The last time bus drivers went on strike was in 2013, and during the month-long strike, attendance numbers for disabled students slumped. "It was so stressful," a parent of a student with developmental disabilities, recalled for the New York Times.

"We would never tolerate this for students in gifted and talented programs," that parent added. "It just feels that our kids are not as important as everybody else."

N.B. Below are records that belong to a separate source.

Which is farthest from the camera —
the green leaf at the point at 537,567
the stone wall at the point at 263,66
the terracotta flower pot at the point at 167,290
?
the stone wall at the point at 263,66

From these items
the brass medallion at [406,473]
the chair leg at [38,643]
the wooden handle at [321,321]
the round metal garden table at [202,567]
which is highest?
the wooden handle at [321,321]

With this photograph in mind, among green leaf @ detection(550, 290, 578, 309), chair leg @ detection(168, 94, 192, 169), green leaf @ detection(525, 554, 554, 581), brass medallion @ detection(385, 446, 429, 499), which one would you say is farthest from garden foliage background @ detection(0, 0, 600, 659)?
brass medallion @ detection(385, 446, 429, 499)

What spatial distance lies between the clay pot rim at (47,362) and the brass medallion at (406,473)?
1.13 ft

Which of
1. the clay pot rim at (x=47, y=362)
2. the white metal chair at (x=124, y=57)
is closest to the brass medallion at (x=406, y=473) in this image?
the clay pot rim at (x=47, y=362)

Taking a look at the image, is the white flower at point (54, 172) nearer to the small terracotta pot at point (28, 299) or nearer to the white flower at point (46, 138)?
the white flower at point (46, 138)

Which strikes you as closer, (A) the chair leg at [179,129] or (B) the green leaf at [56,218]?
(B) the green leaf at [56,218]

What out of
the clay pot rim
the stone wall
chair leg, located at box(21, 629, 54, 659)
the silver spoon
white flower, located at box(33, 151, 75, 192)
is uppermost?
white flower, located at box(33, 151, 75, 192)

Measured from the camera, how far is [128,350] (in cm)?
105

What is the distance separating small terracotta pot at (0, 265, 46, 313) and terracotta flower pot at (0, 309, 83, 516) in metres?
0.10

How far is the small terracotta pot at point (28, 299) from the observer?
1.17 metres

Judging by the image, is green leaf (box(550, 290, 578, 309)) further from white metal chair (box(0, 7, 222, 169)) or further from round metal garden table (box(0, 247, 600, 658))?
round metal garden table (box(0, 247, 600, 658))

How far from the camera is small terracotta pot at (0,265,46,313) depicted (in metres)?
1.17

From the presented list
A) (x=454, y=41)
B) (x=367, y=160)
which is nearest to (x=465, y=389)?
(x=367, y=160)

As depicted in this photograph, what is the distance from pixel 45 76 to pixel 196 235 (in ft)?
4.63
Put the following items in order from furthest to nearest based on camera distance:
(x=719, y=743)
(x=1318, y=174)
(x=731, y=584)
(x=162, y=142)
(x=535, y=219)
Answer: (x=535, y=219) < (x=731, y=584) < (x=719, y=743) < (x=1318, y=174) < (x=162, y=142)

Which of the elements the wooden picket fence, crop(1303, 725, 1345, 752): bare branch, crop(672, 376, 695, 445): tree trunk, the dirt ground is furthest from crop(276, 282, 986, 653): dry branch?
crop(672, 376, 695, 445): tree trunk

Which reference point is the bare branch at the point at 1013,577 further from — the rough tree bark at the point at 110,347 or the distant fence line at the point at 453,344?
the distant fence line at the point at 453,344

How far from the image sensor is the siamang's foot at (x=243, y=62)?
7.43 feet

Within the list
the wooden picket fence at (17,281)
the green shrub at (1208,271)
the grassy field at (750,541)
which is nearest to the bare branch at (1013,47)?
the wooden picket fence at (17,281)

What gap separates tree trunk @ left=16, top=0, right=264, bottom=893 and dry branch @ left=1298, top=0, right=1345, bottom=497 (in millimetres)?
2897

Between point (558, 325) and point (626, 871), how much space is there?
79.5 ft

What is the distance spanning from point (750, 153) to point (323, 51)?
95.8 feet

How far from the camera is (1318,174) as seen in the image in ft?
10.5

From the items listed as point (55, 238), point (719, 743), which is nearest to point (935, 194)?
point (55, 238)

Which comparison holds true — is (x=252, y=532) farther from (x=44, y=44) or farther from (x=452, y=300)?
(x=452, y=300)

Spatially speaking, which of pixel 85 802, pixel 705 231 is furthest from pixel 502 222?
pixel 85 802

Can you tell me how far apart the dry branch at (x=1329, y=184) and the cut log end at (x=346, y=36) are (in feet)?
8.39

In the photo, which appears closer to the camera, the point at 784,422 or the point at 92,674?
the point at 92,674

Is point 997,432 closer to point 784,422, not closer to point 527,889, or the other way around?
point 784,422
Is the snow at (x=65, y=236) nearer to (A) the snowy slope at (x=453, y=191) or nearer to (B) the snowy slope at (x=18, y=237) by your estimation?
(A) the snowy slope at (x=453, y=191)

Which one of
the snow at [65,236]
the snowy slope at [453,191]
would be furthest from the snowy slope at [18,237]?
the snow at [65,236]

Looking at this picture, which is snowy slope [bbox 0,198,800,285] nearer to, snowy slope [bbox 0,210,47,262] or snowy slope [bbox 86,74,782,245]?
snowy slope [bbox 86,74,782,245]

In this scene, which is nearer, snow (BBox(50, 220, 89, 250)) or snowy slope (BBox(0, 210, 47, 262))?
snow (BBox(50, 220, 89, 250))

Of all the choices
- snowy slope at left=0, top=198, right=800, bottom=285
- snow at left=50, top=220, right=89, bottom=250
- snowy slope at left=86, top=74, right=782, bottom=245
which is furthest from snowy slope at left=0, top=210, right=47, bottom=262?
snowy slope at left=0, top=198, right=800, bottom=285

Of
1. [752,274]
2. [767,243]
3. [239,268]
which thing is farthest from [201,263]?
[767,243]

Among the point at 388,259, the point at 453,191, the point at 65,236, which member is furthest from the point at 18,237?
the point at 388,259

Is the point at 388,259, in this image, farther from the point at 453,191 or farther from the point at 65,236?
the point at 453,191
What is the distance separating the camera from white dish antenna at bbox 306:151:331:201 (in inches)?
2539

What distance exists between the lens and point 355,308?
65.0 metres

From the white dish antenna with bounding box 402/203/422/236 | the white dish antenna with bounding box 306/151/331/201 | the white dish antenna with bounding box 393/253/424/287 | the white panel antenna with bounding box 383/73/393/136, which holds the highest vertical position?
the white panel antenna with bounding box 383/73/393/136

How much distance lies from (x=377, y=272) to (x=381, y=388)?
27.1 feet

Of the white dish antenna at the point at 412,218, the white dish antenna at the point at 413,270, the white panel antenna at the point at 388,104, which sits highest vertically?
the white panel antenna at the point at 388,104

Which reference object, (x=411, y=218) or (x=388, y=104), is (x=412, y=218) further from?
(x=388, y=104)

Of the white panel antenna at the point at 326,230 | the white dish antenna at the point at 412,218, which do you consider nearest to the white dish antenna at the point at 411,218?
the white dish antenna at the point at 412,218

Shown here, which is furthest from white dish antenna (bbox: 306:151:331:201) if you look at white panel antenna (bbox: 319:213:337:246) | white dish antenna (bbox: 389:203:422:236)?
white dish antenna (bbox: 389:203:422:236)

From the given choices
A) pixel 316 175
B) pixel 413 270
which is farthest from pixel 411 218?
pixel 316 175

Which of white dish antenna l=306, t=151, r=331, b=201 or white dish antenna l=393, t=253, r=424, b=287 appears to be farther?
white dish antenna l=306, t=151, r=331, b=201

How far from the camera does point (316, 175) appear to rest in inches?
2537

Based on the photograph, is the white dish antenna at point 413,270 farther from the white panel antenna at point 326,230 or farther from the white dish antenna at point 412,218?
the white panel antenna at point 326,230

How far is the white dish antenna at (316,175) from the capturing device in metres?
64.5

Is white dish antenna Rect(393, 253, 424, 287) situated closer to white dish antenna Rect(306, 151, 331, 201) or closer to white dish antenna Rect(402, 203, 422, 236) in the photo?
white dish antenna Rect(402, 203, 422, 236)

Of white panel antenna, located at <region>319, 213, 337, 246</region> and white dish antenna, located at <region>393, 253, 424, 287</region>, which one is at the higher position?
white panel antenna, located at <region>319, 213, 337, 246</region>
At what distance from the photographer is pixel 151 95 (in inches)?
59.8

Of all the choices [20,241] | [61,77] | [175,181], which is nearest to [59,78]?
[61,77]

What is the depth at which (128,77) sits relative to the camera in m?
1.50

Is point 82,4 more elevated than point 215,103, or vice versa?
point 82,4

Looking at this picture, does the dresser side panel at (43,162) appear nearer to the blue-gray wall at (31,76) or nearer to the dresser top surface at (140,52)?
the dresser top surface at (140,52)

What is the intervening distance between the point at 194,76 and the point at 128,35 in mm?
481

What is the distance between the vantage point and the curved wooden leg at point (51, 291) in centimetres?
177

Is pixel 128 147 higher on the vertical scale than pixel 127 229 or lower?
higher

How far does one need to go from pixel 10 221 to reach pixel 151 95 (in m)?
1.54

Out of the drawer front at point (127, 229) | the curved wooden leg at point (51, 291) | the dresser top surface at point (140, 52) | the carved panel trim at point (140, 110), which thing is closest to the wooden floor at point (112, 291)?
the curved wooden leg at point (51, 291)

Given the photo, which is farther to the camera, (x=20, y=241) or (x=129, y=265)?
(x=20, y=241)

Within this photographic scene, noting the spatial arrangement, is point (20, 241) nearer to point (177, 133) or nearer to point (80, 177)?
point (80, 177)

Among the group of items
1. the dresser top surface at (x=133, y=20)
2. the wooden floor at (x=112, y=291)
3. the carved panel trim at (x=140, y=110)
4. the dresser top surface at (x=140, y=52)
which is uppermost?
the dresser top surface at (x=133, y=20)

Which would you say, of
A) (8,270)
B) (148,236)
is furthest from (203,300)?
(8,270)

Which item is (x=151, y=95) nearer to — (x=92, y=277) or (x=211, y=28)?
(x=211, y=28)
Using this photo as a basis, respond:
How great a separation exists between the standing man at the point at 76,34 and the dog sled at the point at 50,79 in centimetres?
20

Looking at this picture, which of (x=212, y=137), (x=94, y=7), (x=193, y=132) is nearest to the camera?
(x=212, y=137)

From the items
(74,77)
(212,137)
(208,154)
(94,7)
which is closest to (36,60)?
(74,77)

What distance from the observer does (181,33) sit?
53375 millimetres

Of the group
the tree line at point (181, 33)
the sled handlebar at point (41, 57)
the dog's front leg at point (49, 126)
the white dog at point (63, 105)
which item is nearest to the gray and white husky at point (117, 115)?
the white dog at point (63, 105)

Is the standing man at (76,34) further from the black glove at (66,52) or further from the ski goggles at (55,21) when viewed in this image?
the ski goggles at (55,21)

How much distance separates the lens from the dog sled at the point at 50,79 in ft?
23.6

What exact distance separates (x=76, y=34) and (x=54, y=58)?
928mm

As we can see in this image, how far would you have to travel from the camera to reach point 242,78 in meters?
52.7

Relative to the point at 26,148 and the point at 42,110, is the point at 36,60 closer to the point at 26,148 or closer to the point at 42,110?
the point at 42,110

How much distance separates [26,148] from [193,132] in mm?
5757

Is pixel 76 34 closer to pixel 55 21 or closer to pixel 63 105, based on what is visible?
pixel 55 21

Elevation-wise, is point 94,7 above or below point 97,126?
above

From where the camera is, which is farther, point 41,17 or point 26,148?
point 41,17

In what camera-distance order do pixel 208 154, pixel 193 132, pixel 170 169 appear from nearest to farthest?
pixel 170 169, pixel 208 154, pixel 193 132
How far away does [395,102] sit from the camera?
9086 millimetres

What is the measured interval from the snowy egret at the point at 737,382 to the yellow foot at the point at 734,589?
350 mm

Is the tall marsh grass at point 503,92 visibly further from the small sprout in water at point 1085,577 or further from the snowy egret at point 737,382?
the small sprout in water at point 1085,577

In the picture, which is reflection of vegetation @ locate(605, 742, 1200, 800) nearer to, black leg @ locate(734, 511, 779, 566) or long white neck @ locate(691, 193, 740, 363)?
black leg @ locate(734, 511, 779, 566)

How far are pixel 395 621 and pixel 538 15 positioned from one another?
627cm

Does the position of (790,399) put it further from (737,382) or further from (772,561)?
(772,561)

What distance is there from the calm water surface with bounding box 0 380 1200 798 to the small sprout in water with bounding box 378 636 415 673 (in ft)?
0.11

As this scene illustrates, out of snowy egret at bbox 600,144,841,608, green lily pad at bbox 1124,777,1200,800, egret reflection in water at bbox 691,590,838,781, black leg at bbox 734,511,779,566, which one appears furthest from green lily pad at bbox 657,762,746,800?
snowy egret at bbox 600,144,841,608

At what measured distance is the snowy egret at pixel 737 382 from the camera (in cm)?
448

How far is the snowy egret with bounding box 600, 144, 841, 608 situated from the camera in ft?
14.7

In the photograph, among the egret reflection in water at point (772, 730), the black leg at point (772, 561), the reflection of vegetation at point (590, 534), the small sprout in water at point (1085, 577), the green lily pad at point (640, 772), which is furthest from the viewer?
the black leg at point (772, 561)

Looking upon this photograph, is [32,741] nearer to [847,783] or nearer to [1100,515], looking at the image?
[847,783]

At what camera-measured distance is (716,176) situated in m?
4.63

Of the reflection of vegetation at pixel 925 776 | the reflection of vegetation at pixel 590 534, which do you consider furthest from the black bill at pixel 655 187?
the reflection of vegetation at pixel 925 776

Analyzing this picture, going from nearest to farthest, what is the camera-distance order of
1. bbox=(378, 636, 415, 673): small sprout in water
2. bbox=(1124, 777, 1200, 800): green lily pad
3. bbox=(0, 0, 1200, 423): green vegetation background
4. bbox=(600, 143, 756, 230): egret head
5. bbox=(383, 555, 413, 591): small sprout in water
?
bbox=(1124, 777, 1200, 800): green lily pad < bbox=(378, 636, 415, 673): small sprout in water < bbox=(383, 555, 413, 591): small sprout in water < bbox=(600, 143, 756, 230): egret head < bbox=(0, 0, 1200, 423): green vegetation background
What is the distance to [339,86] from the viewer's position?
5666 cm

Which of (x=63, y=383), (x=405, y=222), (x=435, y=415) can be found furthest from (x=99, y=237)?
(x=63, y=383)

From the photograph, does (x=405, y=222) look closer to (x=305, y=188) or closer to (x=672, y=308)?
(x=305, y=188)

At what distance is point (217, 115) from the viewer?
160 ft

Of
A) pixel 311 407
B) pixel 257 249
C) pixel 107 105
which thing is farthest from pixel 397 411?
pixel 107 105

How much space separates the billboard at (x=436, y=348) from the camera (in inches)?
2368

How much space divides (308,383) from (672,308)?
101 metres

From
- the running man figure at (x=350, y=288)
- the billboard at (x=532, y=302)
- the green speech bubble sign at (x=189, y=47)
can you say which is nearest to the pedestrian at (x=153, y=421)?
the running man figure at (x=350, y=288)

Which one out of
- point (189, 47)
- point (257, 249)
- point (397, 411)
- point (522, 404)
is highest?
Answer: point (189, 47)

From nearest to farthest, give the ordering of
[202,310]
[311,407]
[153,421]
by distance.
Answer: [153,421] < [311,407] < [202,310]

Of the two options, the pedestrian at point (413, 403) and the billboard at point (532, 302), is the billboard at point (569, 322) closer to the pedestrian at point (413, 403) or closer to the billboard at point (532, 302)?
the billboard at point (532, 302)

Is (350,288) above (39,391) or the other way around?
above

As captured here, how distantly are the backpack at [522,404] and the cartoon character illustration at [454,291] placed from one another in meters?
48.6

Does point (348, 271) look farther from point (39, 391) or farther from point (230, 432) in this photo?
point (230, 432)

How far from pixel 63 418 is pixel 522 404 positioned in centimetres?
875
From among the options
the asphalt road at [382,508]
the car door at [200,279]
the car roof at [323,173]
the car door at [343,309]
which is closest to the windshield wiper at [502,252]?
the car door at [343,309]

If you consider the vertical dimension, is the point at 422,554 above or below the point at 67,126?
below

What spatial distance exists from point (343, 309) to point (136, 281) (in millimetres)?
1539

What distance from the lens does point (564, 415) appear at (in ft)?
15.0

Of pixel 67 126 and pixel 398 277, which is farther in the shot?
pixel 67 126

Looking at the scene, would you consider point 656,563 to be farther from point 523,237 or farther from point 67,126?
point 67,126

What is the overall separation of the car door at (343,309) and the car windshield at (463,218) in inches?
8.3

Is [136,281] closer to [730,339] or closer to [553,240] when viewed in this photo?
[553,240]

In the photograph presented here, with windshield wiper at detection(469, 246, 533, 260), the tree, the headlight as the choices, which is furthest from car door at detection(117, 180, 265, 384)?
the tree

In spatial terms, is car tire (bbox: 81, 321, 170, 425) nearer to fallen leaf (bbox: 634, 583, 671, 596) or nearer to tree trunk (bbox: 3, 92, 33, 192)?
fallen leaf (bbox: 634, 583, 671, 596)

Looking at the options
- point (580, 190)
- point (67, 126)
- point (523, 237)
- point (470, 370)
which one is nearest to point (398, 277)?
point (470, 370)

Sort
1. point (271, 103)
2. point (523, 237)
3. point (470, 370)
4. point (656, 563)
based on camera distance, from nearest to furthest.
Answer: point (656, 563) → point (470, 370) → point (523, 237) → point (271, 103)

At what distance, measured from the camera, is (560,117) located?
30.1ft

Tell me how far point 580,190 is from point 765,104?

Here are some more links to stories. Do not trade them at lunchtime:

  • "This issue will destroy New York City. Destroy New York City," Mayor Eric Adams told the crowd at a town hall meeting on the Upper West Side, referring to people seeking asylum. He added, "How many of you organized to stop what they're doing to us? How many of you were part of the movement to say, 'We're seeing what this mayor is trying to do,' and they're destroying New York City. It's gonna come to your neighborhoods." Really? Immigration has destroyed New York City?
  • The CITY obtained video of a former NYPD detective pulling a gun outside a migrant shelter in Brooklyn during an altercation. The former cop is working as a guard for the facility, and MedRite is the company that is supposed to be managing the site.
  • Somewhat relatedy, New York City Comptroller Brad Lander rejected DocGo's $432 million contract with the City to provide services to migrants, because, as Lander told the Times, DocGo has a sketchy record, and it's not even a social services provider or a logistics company. Mayor Adams said he's going to pay the contract anyway. DocGo seems pleased.
  • After the new Airbnb regulations went into effect, 15,000 listings disappeared across town.
  • E. Jean Carroll keeps winning.
  • The family of 30-year-old Eric Duprey is asking Attorney General Tish James to file murder charges against the NYPD sergeant who threw a cooler at Duprey's head as he was fleeing police, causing him to crash his scooter and sustain fatal injuries. Asked about the case on Wednesday, Mayor Adams said it was pending with the AG's office, but noted, "We don't throw coolers at fleeing suspects."
  • It's very hot at the U.S. Open and we do not actually mean the tennis.
  • "Assemblymember Jennifer Rajkumar is introducing legislation that would put both Albany and Mayor Eric Adams further in the driver’s seat of the migrant crisis."